- Born: Rudsar, Gilan, Iran
- Occupation: Engineer
- Awards: Guggenheim Fellow (2010); Fellow of the Royal Society of Canada (2017); ;

Academic background
- Alma mater: Ferdowsi University of Mashhad; Pierre and Marie Curie University; HEC Montréal; ;

Academic work
- Discipline: Engineering
- Sub-discipline: Nanomedicine; regenerative medicine;
- Institutions: McGill University

= Maryam Tabrizian =

Canadian engineer

Maryam Tabrizian is an Iranian-born Canadian engineer. A 2010 Guggenheim Fellow, she is Professor of the McGill University Department of Biomedical Engineering.

==Biography==
Maryam Tabrizian was born in Rudsar, a city in Gilan province, Iran, and obtained her bachelor's degree in applied chemistry at Ferdowsi University of Mashhad in 1980. She later moved to Pierre and Marie Curie University, where she obtained her MSc in 1986 and, in a joint program with ESPCI Paris, her PhD in 1990. She later obtained her MBA from HEC Montréal in 1999. She later started working at McGill University, where became a professor at the Department of Biomedical Engineering and at the Faculty of Dentistry and was director of the Fonds de recherche du Québec - Nature et technologies's Centre for Biorecognition and Biosensors from 2002 until 2011.

Tabrizian specializes in nanomedicine and regenerative medicine. She was awarded a Guggenheim Fellowship in 2010, during which she researched cells' interactions with biomaterial and other cells with the teams of Ali Khademhosseini and Albert Sacco. In 2011, she became the editor-in-chief of the materials science journal Materials. In 2022, she became the first editor-in-chief of biomaterials journal Exploration of BioMat-X.
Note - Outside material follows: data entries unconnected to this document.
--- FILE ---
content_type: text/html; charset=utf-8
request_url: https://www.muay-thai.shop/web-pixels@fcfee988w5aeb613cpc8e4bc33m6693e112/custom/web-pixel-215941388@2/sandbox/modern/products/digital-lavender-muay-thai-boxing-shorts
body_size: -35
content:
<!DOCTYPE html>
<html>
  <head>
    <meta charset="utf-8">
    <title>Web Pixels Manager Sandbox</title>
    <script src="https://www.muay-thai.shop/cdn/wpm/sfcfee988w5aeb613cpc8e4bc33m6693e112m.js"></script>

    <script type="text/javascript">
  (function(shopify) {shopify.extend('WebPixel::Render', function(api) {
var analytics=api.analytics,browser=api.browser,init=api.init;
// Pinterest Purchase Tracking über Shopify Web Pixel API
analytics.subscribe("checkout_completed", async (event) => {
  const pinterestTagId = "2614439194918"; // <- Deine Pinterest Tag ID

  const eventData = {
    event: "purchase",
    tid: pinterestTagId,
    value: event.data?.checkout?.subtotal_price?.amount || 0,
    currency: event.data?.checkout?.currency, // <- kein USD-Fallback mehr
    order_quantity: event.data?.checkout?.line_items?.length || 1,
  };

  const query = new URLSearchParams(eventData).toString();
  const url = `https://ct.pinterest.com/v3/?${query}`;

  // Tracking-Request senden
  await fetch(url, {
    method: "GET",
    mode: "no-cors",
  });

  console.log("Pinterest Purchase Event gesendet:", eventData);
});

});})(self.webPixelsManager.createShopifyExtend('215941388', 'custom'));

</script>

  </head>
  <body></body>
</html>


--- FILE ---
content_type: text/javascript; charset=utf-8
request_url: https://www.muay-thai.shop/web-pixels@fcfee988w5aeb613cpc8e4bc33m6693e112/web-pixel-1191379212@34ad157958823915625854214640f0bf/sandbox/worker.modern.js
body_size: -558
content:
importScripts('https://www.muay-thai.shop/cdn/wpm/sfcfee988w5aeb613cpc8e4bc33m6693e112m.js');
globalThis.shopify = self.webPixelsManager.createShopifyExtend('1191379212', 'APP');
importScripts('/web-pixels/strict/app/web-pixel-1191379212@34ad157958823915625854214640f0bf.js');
In the early-2010s, Tabrizian was elected a Fellow of Biomaterials Science and Engineering. She was elected a Fellow of the Royal Society of Canada in 2017. In October 2019, she was appointed Tier 1 Canada Research Chair in Regenerative Medicine and Nanomedicine. She won the Network for Oral and Bone Health Research's 2020-2021 CP Leblond Award. She is also a Fellow of the Canadian Academy of Health Sciences and an American Dental Education Association Leadership Institute Fellow.